In "Chapter 14," this fluidity and need to understand bodies creeps up again with the piling on of different objects: "The dig is a pit of first of earth of gold of teeth of bones of children of women of" ; then, in "Chapter 16," Gordon uses the human body again to question what humanity is, particularly in the context of a god: "A portrait of a woman / whose face is a thousand dollars / whose face is poison / gold, god, gold." In this case, the speaker is focusing on womanhood as both a symbol of beauty and the grotesque, as both godlike and monster, in our society.
Of course, right when the reader becomes comfortable, Gordon changes direction with Part Two: Wooden Lady; the reader's focus is now on Nancy's mother's will. It is a decisive, poignant move: instead of focusing on Nancy's relationship with Ned, it is now centered around her mother, who occasionally popped up in Part One. Instead of maneuvering delicately, Gordon goes for the jugular, because that is exactly what poetry should do: "Your mother has the right to hurt you. Should, too," (Article 1). The speaker chronicles Nancy's feelings of insecurity and inadequacy in comparison to her mother: "I am not enough," (Article 2). Again, in "Article 5," the reader cringes before the first line is over: "To my daughter I bequeath nothing." If you've ever felt isolated and insecure, you will believe this chapbook was written about you. It might have been.

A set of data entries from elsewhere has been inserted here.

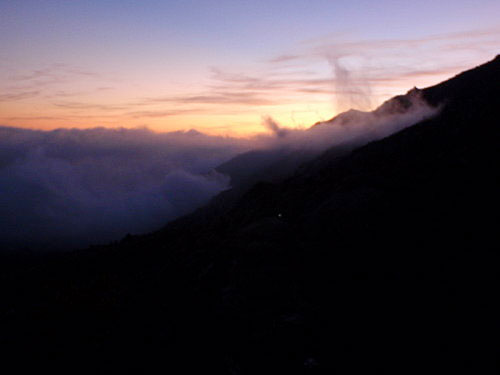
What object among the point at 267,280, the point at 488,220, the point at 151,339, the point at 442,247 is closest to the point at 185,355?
the point at 151,339

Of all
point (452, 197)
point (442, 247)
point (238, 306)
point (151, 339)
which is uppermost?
point (452, 197)

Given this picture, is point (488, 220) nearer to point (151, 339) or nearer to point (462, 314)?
point (462, 314)

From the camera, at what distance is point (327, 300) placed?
20875 mm

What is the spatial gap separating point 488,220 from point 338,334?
47.3 feet

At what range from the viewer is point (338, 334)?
58.6 ft

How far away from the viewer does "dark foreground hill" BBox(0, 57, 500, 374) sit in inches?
658

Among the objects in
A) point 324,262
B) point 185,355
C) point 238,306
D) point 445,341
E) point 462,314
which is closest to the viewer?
point 445,341

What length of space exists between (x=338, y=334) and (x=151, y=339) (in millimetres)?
11990

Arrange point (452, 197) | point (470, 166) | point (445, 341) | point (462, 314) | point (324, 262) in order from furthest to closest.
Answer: point (470, 166), point (452, 197), point (324, 262), point (462, 314), point (445, 341)

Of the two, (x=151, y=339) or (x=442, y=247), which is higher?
(x=442, y=247)

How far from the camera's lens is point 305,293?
71.8 ft

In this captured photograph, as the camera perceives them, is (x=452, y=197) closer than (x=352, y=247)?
No

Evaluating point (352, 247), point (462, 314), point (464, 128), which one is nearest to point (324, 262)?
point (352, 247)

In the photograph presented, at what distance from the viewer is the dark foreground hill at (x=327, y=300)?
658 inches
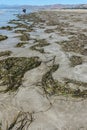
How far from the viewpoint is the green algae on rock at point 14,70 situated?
8.57 metres

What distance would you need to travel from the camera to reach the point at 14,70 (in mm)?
9773

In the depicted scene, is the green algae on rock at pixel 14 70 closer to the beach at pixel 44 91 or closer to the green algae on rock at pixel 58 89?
the beach at pixel 44 91

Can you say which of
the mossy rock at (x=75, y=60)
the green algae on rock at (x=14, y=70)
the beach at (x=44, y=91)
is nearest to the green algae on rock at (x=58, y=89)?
the beach at (x=44, y=91)

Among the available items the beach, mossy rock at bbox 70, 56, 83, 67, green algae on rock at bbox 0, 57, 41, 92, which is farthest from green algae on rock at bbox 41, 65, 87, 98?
mossy rock at bbox 70, 56, 83, 67

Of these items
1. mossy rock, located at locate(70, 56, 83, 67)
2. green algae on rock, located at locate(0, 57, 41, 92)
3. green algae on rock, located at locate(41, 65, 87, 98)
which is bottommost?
mossy rock, located at locate(70, 56, 83, 67)

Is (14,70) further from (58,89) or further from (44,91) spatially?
(58,89)

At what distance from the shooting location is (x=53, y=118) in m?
6.50

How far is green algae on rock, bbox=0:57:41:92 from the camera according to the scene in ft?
28.1

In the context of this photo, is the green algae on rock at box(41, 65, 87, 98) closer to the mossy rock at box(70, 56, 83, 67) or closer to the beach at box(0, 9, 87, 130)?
the beach at box(0, 9, 87, 130)

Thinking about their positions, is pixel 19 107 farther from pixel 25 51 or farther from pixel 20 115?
pixel 25 51

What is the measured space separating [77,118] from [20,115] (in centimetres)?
145

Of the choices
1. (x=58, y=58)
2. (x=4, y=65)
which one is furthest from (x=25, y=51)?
(x=4, y=65)

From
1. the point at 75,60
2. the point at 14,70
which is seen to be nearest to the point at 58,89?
the point at 14,70

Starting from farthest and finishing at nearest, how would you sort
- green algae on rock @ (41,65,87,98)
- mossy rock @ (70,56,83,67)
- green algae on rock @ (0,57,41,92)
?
1. mossy rock @ (70,56,83,67)
2. green algae on rock @ (0,57,41,92)
3. green algae on rock @ (41,65,87,98)
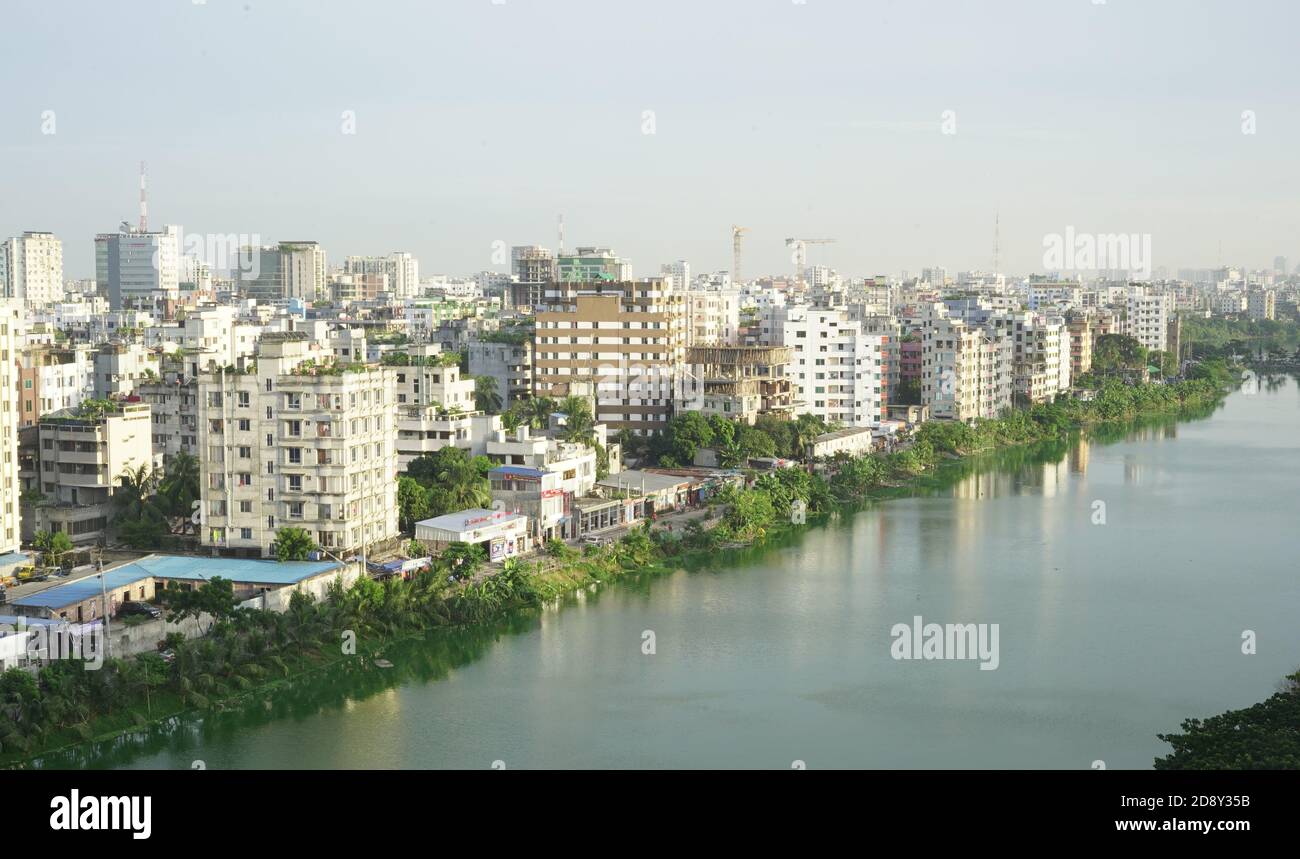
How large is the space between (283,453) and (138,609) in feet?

The roles humans take within a family is the one of the most complex structures in any given society, being that the roles fluidly change from daughter to caregiver to parent to father to nanny, as emphasized by the text. Is there more humanity in certain roles--is there room for both villain and hero, master and servant, god and mortal? These are all questions Gordon raises; you decide the answer.